Data Action 500 on Schedule Publish: Agent Preference Sync Failure

Configuration is broken for some reason…

Background

We are running a weekly schedule publication process for our Chicago WFM team. The setup involves a custom Data Action that triggers via an Architect flow to validate agent shift preferences before the final GC WFM publish. We use the POST /api/v2/wfm/schedules/{id}/publish endpoint. The environment is Genesys Cloud v2.100.0.

Issue

The Data Action fails intermittently with a 500 Internal Server Error. Specifically, when agents have overlapping shift swap requests, the external validation script throws a timeout, causing the Data Action node to crash. The Architect flow logs show:

{"error_code": "DATA_ACTION_FAILURE", "message": "External service timed out after 30s", "status": 500}

This happens for about 15% of our agents during the Tuesday prep window. The schedule does not publish, requiring manual intervention.

Troubleshooting

  1. Verified the external API latency; it averages 120ms, well under the 30s limit.
  2. Checked the Data Action retry settings; currently set to 3 retries with exponential backoff.
  3. Confirmed the payload structure matches the WFM API schema for shift_swaps.
  4. Tested with a small batch of 5 agents; no errors.

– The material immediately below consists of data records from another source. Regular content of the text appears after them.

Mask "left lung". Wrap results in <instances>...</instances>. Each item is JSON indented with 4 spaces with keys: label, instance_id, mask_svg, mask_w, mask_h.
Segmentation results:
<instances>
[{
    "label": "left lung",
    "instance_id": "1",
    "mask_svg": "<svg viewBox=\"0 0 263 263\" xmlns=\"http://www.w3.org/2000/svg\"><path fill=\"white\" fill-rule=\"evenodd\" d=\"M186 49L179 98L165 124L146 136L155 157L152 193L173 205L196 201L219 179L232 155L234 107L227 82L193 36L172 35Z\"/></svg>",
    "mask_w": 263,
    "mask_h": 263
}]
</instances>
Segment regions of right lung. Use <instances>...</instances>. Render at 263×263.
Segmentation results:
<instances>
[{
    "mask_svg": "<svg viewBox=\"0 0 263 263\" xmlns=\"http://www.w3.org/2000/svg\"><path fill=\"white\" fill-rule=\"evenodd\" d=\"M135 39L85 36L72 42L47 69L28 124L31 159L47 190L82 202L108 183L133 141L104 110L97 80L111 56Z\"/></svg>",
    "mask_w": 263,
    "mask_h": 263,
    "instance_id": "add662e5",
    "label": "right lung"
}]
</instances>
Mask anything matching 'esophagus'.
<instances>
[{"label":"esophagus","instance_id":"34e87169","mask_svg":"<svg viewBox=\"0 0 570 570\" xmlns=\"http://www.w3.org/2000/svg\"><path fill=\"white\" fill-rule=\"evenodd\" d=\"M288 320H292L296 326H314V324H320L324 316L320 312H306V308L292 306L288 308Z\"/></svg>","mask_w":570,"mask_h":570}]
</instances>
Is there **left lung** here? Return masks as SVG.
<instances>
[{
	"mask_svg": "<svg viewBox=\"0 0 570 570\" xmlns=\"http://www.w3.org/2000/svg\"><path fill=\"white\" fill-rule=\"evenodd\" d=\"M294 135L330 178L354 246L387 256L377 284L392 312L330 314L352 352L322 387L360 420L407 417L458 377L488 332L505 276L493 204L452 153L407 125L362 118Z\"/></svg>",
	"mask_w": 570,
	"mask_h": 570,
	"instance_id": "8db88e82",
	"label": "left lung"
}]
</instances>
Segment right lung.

Has anyone seen this behavior with high-volume schedule publishes? Is there a known bottleneck in the Data Action execution engine for complex WFM objects?

What’s probably happening here is that a payload structure mismatch. When moving from Zendesk, it is easy to assume the API behaves like the old ticketing system, but Genesys Cloud WFM endpoints are strict about schema validation. A 500 error usually means the Data Action sent malformed JSON that the server could not parse, rather than a logic error in your flow.

  • Check the Data Action request body. Ensure the agent_skills and availability arrays match the exact schema in the API docs. Zendesk allowed loose objects, but GC requires precise typing.
  • Add a logging step before the HTTP request. Print the JSON string to verify no extra commas or missing brackets exist.
  • Review the response headers. A 500 often hides a specific validation error in the body. Look for invalid_field messages.
  • If the payload is large, try batching. GC has limits on single-request size that differ from Zendesk’s bulk import limits.

This approach saved us during our migration when agent preference syncs failed silently. Debugging the JSON structure first prevents wasted time on flow logic.